Aim of the exercise.
Reproduce the material below word for word, leaving out the pictures.

Dataset excerpts.
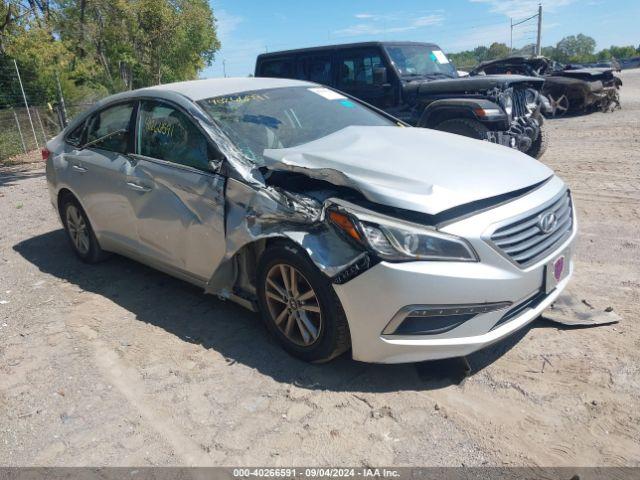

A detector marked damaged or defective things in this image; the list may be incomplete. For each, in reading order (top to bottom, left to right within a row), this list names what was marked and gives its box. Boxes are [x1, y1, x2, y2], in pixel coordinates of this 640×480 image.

damaged vehicle behind [470, 55, 620, 116]
crumpled hood [262, 124, 552, 215]
front-end collision damage [208, 176, 370, 304]
damaged vehicle behind [42, 78, 576, 364]
broken headlight [330, 210, 476, 262]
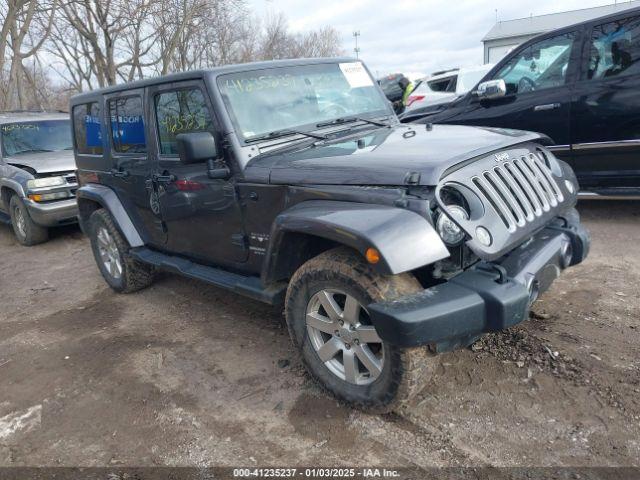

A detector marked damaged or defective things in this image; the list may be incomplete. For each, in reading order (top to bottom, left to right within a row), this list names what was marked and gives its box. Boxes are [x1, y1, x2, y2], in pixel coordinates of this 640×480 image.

The result.
A detector marked damaged or defective things in this image; the list may be incomplete. For each, in reading order (top to bottom, left to right within a row), this list names what was marked and gives its box. Boxes are [x1, y1, x2, y2], in pixel coordinates of this 640×480 image.

damaged vehicle behind [470, 55, 620, 116]
crumpled hood [262, 124, 552, 215]
front-end collision damage [208, 176, 370, 304]
damaged vehicle behind [42, 78, 576, 364]
broken headlight [330, 210, 476, 262]

A detector marked damaged or defective things in this image; the list may be incomplete. For each, in reading order (top to bottom, left to right within a row), this list names what was marked and gives its box. Boxes are [x1, y1, x2, y2], in pixel coordinates of this 640×480 image.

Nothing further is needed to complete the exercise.